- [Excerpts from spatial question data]
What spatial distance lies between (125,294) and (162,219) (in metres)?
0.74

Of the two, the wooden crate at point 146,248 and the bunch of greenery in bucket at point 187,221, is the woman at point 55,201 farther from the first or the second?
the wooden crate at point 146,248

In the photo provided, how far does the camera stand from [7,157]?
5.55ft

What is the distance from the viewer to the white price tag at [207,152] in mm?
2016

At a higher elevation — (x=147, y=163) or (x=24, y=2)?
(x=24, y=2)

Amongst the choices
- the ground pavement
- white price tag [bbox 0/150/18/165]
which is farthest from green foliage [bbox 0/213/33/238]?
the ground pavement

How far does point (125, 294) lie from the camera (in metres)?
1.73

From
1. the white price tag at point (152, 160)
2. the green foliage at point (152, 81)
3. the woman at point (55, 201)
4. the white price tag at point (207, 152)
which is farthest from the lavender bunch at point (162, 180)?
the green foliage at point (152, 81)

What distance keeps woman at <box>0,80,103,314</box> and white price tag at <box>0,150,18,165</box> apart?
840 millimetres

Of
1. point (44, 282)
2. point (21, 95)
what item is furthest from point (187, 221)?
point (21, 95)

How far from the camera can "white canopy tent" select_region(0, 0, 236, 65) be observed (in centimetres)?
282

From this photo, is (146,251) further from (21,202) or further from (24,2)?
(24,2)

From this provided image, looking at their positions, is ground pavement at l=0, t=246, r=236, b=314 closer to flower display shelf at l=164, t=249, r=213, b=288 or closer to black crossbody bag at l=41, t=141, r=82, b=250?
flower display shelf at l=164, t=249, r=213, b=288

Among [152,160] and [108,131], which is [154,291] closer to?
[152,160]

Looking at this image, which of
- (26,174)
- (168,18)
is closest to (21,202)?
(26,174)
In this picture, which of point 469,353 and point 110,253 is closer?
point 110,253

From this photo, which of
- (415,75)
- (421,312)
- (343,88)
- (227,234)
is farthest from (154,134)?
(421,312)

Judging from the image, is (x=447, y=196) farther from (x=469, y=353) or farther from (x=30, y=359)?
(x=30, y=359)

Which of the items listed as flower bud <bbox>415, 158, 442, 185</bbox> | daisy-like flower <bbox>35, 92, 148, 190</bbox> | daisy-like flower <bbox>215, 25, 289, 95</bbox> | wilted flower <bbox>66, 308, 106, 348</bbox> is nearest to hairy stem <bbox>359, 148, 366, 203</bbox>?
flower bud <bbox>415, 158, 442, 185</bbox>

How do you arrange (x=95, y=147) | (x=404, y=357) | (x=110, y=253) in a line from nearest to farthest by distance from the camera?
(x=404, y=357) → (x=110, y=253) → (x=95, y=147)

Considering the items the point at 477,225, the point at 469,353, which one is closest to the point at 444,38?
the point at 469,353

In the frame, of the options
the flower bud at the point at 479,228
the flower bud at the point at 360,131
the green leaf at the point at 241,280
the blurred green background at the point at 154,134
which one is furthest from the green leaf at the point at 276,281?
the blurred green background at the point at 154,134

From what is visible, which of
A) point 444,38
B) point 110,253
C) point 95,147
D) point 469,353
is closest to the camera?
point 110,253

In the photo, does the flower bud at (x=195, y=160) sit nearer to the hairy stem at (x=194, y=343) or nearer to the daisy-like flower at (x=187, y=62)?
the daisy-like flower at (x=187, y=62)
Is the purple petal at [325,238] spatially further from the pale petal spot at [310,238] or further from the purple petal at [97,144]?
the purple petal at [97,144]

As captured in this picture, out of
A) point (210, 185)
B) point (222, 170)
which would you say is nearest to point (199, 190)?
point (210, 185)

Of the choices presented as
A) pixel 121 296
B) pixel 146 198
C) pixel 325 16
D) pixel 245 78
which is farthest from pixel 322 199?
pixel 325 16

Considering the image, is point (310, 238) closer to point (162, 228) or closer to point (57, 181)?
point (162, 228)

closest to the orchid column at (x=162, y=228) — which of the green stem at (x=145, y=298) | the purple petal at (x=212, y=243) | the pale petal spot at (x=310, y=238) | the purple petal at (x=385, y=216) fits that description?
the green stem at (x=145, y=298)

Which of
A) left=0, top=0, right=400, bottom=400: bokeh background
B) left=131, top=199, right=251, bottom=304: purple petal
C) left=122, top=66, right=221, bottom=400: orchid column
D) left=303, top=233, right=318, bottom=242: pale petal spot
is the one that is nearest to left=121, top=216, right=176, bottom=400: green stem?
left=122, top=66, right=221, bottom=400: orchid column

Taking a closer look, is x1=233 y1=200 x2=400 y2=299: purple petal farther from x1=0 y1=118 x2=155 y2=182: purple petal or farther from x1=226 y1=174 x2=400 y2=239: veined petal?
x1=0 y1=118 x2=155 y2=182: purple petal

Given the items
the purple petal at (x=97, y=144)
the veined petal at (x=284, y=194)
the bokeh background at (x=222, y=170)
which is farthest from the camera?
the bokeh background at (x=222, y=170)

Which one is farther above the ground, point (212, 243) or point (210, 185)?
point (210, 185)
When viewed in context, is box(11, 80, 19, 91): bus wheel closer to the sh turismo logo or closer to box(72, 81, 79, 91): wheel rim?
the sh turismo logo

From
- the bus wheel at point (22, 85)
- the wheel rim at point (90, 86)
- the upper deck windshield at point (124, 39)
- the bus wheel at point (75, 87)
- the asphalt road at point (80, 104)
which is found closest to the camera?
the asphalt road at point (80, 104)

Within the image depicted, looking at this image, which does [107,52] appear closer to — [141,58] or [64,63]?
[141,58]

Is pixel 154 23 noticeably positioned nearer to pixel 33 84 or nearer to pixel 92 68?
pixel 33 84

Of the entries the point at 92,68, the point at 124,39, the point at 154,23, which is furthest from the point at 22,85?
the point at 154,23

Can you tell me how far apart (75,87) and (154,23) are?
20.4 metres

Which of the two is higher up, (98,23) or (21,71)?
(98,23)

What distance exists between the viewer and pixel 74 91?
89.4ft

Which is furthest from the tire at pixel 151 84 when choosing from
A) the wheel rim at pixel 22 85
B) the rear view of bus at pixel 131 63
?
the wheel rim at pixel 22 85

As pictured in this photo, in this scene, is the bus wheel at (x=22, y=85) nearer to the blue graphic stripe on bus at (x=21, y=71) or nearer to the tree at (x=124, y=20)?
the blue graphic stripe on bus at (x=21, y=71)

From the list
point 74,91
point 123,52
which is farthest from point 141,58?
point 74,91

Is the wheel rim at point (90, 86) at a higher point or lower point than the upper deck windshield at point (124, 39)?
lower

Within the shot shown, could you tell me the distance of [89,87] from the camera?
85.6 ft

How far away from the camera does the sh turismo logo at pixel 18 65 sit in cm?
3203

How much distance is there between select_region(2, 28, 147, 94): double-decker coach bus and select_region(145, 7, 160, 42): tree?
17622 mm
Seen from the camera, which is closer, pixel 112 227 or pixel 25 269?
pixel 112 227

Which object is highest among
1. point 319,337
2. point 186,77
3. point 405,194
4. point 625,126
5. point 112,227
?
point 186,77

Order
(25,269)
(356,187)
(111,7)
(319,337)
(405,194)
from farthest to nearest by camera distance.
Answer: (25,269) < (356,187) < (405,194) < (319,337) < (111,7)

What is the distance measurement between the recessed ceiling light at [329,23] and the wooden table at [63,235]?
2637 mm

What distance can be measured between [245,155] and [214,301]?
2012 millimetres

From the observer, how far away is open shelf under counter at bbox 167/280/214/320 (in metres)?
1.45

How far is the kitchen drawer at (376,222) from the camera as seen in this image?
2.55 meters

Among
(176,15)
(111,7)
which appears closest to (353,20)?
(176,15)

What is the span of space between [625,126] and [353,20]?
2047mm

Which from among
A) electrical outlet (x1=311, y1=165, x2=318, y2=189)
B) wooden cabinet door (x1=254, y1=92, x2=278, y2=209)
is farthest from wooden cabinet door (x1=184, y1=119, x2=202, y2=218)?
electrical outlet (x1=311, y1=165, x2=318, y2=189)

- [WORK INSTRUCTIONS] Reproduce every item above, renaming "lavender bunch" to "lavender bouquet" wherever it occurs and leaving everything else unchanged.

- [CORRECT OUTPUT]
What spatial distance lies between (125,294) and (162,219) (in metres)?
0.74

Of the two, the wooden crate at point 146,248 and the bunch of greenery in bucket at point 187,221, is the woman at point 55,201 farther from the first or the second?
the wooden crate at point 146,248

In the photo provided, how far does the camera stand from [7,157]?
5.55ft

What is the distance from the viewer to the white price tag at [207,152] in mm?
2016

At a higher elevation — (x=147, y=163) or (x=24, y=2)?
(x=24, y=2)

Amongst the choices
- the ground pavement
- white price tag [bbox 0/150/18/165]
which is farthest from green foliage [bbox 0/213/33/238]?
the ground pavement

How far does point (125, 294) lie from the camera (in metres)?
1.73

From
1. the white price tag at point (152, 160)
2. the green foliage at point (152, 81)
3. the woman at point (55, 201)
4. the white price tag at point (207, 152)
which is farthest from the lavender bouquet at point (162, 180)?
the green foliage at point (152, 81)

What distance keeps woman at <box>0,80,103,314</box> and white price tag at <box>0,150,18,165</box> apart?
840 millimetres

Of
1. point (44, 282)
2. point (21, 95)
what item is furthest from point (187, 221)?
point (21, 95)

How far from the camera can "white canopy tent" select_region(0, 0, 236, 65) be observed (in centimetres)?
282

From this photo, is (146,251) further from (21,202) or further from (24,2)?
(24,2)

From this provided image, looking at their positions, is ground pavement at l=0, t=246, r=236, b=314 closer to flower display shelf at l=164, t=249, r=213, b=288 or closer to black crossbody bag at l=41, t=141, r=82, b=250?
flower display shelf at l=164, t=249, r=213, b=288

Among [152,160] and [108,131], which is [154,291] closer to?
[152,160]

Looking at this image, which of
- (26,174)
- (168,18)
is closest to (21,202)?
(26,174)
In this picture, which of point 469,353 and point 110,253 is closer?
point 110,253

From this photo, which of
- (415,75)
- (421,312)
- (343,88)
- (227,234)
is farthest from (154,134)?
(421,312)

Judging from the image, is (x=447, y=196) farther from (x=469, y=353) or farther from (x=30, y=359)?
(x=30, y=359)

Which of the items listed as flower bud <bbox>415, 158, 442, 185</bbox> | daisy-like flower <bbox>35, 92, 148, 190</bbox> | daisy-like flower <bbox>215, 25, 289, 95</bbox> | wilted flower <bbox>66, 308, 106, 348</bbox> is nearest to hairy stem <bbox>359, 148, 366, 203</bbox>?
flower bud <bbox>415, 158, 442, 185</bbox>

How do you arrange (x=95, y=147) | (x=404, y=357) | (x=110, y=253) in a line from nearest to farthest by distance from the camera?
(x=404, y=357) → (x=110, y=253) → (x=95, y=147)

Considering the items the point at 477,225, the point at 469,353, which one is closest to the point at 444,38?
the point at 469,353

In the frame, of the options
the flower bud at the point at 479,228
the flower bud at the point at 360,131
the green leaf at the point at 241,280
the blurred green background at the point at 154,134
which one is furthest from the green leaf at the point at 276,281?
the blurred green background at the point at 154,134

From what is visible, which of
A) point 444,38
B) point 110,253
C) point 95,147
D) point 469,353
is closest to the camera?
point 110,253

In the photo, does the flower bud at (x=195, y=160) sit nearer to the hairy stem at (x=194, y=343) or nearer to the daisy-like flower at (x=187, y=62)?
the daisy-like flower at (x=187, y=62)
Is the purple petal at [325,238] spatially further from the pale petal spot at [310,238] or further from the purple petal at [97,144]?
the purple petal at [97,144]

As captured in this picture, out of
A) point (210, 185)
B) point (222, 170)
which would you say is nearest to point (199, 190)?
point (210, 185)

Of the choices presented as
A) pixel 121 296
B) pixel 146 198
C) pixel 325 16
D) pixel 245 78
which is farthest from pixel 322 199?
pixel 325 16

Considering the image, is point (310, 238) closer to point (162, 228) or closer to point (57, 181)?
point (162, 228)

closest to the orchid column at (x=162, y=228) — which of the green stem at (x=145, y=298) | the purple petal at (x=212, y=243) | the pale petal spot at (x=310, y=238) | the purple petal at (x=385, y=216) fits that description?
the green stem at (x=145, y=298)

Which of
A) left=0, top=0, right=400, bottom=400: bokeh background
B) left=131, top=199, right=251, bottom=304: purple petal
C) left=122, top=66, right=221, bottom=400: orchid column
D) left=303, top=233, right=318, bottom=242: pale petal spot
is the one that is nearest to left=121, top=216, right=176, bottom=400: green stem?
left=122, top=66, right=221, bottom=400: orchid column

Taking a closer look, is x1=233 y1=200 x2=400 y2=299: purple petal farther from x1=0 y1=118 x2=155 y2=182: purple petal or farther from x1=226 y1=174 x2=400 y2=239: veined petal?
x1=0 y1=118 x2=155 y2=182: purple petal

Given the items
the purple petal at (x=97, y=144)
the veined petal at (x=284, y=194)
the bokeh background at (x=222, y=170)
which is farthest from the camera?
the bokeh background at (x=222, y=170)

Which one is farther above the ground, point (212, 243) or point (210, 185)?
point (210, 185)
When viewed in context, is box(11, 80, 19, 91): bus wheel closer to the sh turismo logo or closer to box(72, 81, 79, 91): wheel rim?
the sh turismo logo

From
- the bus wheel at point (22, 85)
- the wheel rim at point (90, 86)
- the upper deck windshield at point (124, 39)
- the bus wheel at point (75, 87)
- the asphalt road at point (80, 104)
which is found closest to the camera?
the asphalt road at point (80, 104)

Within the image depicted, looking at this image, which does [107,52] appear closer to — [141,58] or [64,63]?
[141,58]

Is pixel 154 23 noticeably positioned nearer to pixel 33 84 or nearer to pixel 92 68?
pixel 33 84

Of the entries the point at 92,68, the point at 124,39, the point at 154,23, which is furthest from the point at 22,85?
the point at 154,23

Can you tell me how far apart (75,87) and (154,23) are?
20.4 metres

Which of the two is higher up, (98,23) or (21,71)?
(98,23)

What distance exists between the viewer and pixel 74 91?
89.4ft

Which is furthest from the tire at pixel 151 84 when choosing from
A) the wheel rim at pixel 22 85
B) the rear view of bus at pixel 131 63
?
the wheel rim at pixel 22 85

As pictured in this photo, in this scene, is the bus wheel at (x=22, y=85) nearer to the blue graphic stripe on bus at (x=21, y=71) or nearer to the tree at (x=124, y=20)?
the blue graphic stripe on bus at (x=21, y=71)

From the list
point 74,91
point 123,52
which is farthest from point 141,58?
point 74,91

Is the wheel rim at point (90, 86) at a higher point or lower point than the upper deck windshield at point (124, 39)?
lower

Within the shot shown, could you tell me the distance of [89,87] from the camera?
85.6 ft

How far away from the camera does the sh turismo logo at pixel 18 65 sit in cm?
3203

How much distance is there between select_region(2, 28, 147, 94): double-decker coach bus and select_region(145, 7, 160, 42): tree?
17622 mm
Seen from the camera, which is closer, pixel 112 227 or pixel 25 269?
pixel 112 227

Which object is highest among
1. point 319,337
2. point 186,77
3. point 405,194
4. point 625,126
5. point 112,227
?
point 186,77

Order
(25,269)
(356,187)
(111,7)
(319,337)
(405,194)
from farthest to nearest by camera distance.
Answer: (25,269) < (356,187) < (405,194) < (319,337) < (111,7)

What is the distance measurement between the recessed ceiling light at [329,23] and the wooden table at [63,235]?
2637 mm

What distance can be measured between [245,155] and [214,301]?
2012 millimetres

From the observer, how far away is open shelf under counter at bbox 167/280/214/320 (in metres)?
1.45

How far is the kitchen drawer at (376,222) from the camera as seen in this image?
2.55 meters

Among
(176,15)
(111,7)
which appears closest to (353,20)?
(176,15)

What is the span of space between [625,126] and [353,20]?
2047mm

Which from among
A) electrical outlet (x1=311, y1=165, x2=318, y2=189)
B) wooden cabinet door (x1=254, y1=92, x2=278, y2=209)
is farthest from wooden cabinet door (x1=184, y1=119, x2=202, y2=218)?
electrical outlet (x1=311, y1=165, x2=318, y2=189)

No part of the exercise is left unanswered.